A small cultural contextualisation may prove helpful when discussing political reform in Kazakhstan. This reasonably young country has had limited exposure and working experience in dealing with democratic institutions. The emphasis on ‘gradual’ when speaking about democratisation therefore remains important. Any political transition or reform should be based on capacity building, strong institutional impendence, arbitration, stability, trust and a gradual approach.

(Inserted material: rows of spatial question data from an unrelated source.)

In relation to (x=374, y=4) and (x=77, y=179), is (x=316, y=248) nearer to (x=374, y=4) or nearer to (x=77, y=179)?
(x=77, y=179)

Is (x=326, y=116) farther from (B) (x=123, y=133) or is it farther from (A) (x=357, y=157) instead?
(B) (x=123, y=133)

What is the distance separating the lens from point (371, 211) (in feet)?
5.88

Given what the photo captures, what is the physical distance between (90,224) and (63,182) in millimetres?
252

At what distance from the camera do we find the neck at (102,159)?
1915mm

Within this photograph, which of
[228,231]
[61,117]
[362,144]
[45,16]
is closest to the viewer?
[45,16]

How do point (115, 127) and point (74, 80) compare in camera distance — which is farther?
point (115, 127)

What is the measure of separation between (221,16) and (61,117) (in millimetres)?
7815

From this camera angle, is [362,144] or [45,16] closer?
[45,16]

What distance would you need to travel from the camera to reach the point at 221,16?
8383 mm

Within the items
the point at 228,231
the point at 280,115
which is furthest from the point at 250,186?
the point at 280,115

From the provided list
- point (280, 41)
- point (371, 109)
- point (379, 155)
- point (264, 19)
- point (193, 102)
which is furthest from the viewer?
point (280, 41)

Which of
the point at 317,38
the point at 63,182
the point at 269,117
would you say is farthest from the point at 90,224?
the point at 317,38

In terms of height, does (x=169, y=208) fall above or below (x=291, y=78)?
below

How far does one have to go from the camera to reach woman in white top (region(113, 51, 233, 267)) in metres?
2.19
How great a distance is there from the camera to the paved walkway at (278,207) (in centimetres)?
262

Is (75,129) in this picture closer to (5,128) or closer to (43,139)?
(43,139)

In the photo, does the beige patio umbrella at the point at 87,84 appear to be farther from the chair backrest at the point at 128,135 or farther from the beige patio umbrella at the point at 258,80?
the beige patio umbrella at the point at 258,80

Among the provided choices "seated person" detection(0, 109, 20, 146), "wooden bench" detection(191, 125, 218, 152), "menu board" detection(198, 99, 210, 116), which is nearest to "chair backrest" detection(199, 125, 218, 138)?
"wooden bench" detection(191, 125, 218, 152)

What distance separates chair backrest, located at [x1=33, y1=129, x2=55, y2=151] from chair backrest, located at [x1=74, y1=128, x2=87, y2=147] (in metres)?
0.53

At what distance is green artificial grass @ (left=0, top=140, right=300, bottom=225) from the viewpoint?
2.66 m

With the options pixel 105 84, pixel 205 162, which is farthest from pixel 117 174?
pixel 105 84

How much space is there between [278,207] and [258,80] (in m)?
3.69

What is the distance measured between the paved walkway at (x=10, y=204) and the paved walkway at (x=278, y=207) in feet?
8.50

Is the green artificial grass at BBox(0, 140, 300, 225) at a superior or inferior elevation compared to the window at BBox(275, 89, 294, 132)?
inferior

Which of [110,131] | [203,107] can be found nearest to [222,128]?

Further engagement is needed to reform Kazakhstan’s legal and media environment. And arguable the willingness is present, as Nursultan Nazerbayev’s recent decision to step down as President looks likely to boost political momentum. Its success will in part depend on the Kazakh’s government and proper support from the private sector, including targeted investments to foster further capacity building for citizens, officials and civil society. Societal exchange and openness is likely to benefit from a step-by-step approach, supported by international institutions and the EU.
Leading Kazakh economists and policy-makers are fully aware of the country’s need to diversify and innovate to avoid falling victim of fossil-fuel dependence and – later – the middle-income trap. As a growing economy with a rising and educated urban middle class, its prosperity levels and demography is ripe for a more inclusive society and modern economy. Such a society necessitates accountability, good governance, better arbitration and social justice.
The recent show of willingness by former President Nursultan Nazerbayev to hold elections is a first step in the right direction. Kazakhstan is intelligently positioning herself towards the future: new international partners and a global economy.